SOURCE TEXT
[start]

The field relates generally to communication systems, and more particularly, but not exclusively, to user subscription identifier management within such systems.

This section introduces aspects that may be helpful to facilitating a better understanding of the inventions. Accordingly, the statements of this section are to be read in this light and are not to be understood as admissions about what is in the prior art or what is not in the prior art.

Fourth generation (4G) wireless mobile telecommunications technology, also known as Long Term Evolution (LTE) technology, was designed to provide high capacity mobile multimedia with high data rates particularly for human interaction. Next generation or fifth generation (5G) technology is intended to be used not only for human interaction, but also for machine type communications in so-called Internet of Things (IoT) networks.

While 5G networks are intended to enable massive IoT services (e.g., very large numbers of limited capacity devices) and mission-critical IoT services (e.g., requiring high reliability), improvements over legacy mobile communication services are supported in the form of enhanced mobile broadband (eMBB) services providing improved wireless Internet access for mobile devices.

[end]

WORK TO DO
1. From the passage on mobile communication systems, extract verbatim the part that opens with the words containing "This section introduces" and closes with "Things (IoT) networks.".
2. Extend the passage on mobile communication systems, picking up after its final sentence.
The data that follows is not required.

RECORDED DATA
[start]

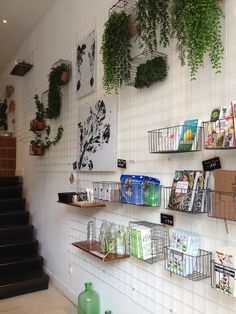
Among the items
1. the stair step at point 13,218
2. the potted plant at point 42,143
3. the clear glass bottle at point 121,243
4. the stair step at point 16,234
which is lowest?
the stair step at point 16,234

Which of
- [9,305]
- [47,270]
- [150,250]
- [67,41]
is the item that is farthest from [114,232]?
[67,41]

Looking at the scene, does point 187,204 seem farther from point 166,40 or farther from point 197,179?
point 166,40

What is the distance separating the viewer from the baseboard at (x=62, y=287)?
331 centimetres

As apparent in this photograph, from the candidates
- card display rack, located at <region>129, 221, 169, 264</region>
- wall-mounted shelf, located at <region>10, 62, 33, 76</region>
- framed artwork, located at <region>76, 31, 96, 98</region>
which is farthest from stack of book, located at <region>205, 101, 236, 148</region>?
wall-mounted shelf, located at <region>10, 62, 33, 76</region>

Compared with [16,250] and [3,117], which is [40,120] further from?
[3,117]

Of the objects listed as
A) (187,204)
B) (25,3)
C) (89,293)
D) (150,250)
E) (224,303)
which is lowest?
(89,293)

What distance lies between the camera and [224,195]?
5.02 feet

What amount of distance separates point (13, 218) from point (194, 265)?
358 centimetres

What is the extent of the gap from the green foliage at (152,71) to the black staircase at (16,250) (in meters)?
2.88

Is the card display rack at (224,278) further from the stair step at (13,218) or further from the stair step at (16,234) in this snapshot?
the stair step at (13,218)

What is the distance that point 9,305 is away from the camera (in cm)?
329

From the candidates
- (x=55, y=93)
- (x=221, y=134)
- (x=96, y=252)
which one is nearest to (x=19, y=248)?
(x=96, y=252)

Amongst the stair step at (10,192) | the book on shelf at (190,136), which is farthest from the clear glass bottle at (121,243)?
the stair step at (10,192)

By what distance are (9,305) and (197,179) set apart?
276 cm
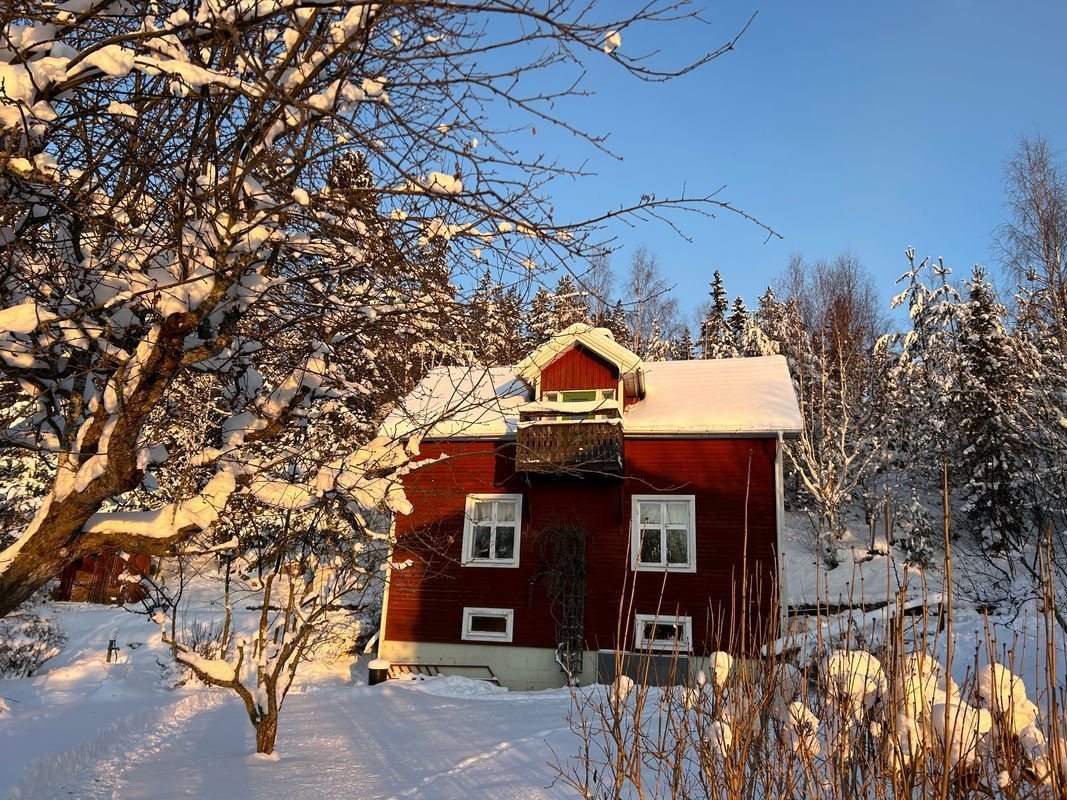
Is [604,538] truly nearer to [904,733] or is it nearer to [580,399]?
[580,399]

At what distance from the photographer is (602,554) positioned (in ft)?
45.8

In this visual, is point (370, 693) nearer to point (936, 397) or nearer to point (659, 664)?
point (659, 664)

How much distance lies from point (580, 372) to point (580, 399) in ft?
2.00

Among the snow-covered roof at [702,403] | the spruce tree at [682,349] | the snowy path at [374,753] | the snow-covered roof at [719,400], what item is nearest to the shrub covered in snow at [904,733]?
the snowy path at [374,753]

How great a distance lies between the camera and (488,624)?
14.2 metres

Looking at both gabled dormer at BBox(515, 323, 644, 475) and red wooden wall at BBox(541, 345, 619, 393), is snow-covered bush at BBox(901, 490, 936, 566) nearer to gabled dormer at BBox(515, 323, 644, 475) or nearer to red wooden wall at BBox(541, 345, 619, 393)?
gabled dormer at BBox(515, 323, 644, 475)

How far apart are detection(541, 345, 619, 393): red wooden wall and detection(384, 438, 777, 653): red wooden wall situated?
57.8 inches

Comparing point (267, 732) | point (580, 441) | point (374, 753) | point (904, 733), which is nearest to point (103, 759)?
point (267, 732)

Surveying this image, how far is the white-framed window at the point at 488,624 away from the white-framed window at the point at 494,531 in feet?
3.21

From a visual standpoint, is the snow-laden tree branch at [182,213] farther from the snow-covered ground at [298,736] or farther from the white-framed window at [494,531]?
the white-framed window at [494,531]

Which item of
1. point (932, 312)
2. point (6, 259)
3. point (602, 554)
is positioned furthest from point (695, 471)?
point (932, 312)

[end]
[start]

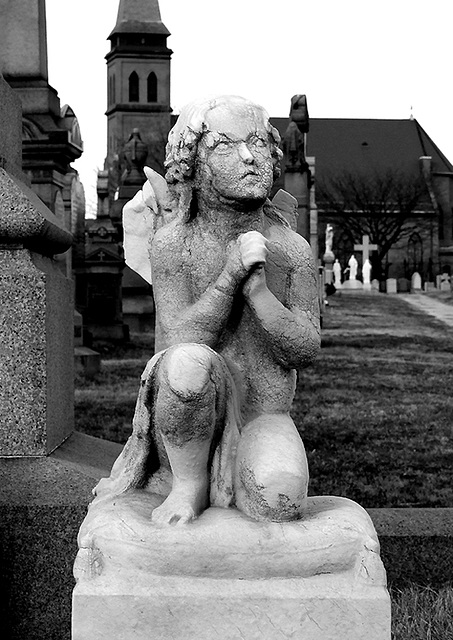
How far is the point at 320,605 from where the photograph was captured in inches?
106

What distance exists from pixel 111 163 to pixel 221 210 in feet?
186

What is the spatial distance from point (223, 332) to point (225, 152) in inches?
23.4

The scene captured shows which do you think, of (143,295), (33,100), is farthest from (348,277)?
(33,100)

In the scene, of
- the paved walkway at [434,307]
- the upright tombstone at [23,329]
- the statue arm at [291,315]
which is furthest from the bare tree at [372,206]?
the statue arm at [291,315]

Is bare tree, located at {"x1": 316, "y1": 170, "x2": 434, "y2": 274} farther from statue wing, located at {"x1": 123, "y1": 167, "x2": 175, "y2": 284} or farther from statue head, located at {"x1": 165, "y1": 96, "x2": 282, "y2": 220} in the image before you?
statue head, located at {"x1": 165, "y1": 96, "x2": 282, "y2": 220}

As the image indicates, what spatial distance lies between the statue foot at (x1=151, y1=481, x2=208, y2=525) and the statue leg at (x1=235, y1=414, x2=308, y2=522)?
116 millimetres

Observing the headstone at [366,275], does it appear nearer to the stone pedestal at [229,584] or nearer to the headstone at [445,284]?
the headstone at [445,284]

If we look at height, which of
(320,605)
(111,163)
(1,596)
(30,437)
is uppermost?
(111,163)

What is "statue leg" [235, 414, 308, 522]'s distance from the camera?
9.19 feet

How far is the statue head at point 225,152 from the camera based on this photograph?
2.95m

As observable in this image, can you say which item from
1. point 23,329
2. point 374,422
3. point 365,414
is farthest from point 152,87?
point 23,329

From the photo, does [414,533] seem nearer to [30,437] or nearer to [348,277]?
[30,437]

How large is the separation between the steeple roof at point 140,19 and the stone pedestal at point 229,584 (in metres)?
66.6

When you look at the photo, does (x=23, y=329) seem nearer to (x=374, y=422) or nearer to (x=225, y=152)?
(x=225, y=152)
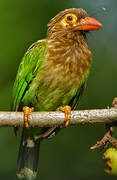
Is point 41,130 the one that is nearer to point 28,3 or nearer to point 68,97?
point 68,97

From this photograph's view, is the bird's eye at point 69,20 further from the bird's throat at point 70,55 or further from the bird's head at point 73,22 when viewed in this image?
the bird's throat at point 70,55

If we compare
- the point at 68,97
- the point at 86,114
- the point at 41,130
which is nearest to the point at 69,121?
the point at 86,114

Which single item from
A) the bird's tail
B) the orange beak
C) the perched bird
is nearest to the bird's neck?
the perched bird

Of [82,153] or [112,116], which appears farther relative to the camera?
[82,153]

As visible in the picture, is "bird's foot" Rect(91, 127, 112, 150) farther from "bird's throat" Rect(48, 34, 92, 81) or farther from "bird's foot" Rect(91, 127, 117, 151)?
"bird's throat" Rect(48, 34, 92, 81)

[end]

ANSWERS FOR THIS EXERCISE
1.
This section introduces aspects that may be helpful to facilitating a better understanding of the inventions. Accordingly, the statements of this section are to be read in this light and are not to be understood as admissions about what is in the prior art or what is not in the prior art.

Fourth generation (4G) wireless mobile telecommunications technology, also known as Long Term Evolution (LTE) technology, was designed to provide high capacity mobile multimedia with high data rates particularly for human interaction. Next generation or fifth generation (5G) technology is intended to be used not only for human interaction, but also for machine type communications in so-called Internet of Things (IoT) networks.

2.
In an example communication system, user equipment (5G UE in a 5G network or, more broadly, a UE) such as a mobile terminal (subscriber) communicates over an air interface with a base station or access point referred to as a gNB in a 5G network. The access point (e.g., gNB) is illustratively part of an access network of the communication system. For example, in a 5G network, the access network is referred to as a 5G System and is described in 3GPP Technical Specification (TS) 23.501, V15.0.0, entitled “Technical Specification Group Services and System Aspects; System Architecture for the 5G System,” the disclosure of which is incorporated by reference herein in its entirety. In general, the access point (e.g., gNB) provides access for the UE to a core network (CN), which then provides access for the UE to other UEs and/or a data network such as a packet data network (e.g., Internet). Furthermore, 5G network access procedures are described in 3GPP Technical Specification (TS) 23.502, V15.1.0, entitled “Technical Specification Group Services and System Aspects; Procedures for the 5G System,” the disclosure of which is incorporated by reference herein in its entirety. Still further, 3GPP Technical Specification (TS) 33.501, V0.7.0, entitled “Technical Specification Group Services and System Aspects; Security Architecture and Procedures for the 5G System,” the disclosure of which is incorporated by reference herein in its entirety, further describes security management details associated with a 5G network.

In 5G networks, a 5G compatible UE may include a Concealed Subscription Identifier (SUCI) as described in 3GPP TS 33.501 during the Registration Request procedure described in 3GPP TS 23.502. SUCI is the concealed (encrypted) form of the Subscriber Permanent Identifier (SUPI). In the legacy 4G (LTE) networks, the subscription identifier used is an International Mobile Station Identifier (IMSI) as defined in 3GPP Technical Specification (TS) 23.003, V15.3.0, entitled “Technical Specification Group Core Network and Terminals; Numbering, Addressing and Identification,” the disclosure of which is incorporated by reference herein in its entirety. Management of such subscription identifiers can present significant challenges.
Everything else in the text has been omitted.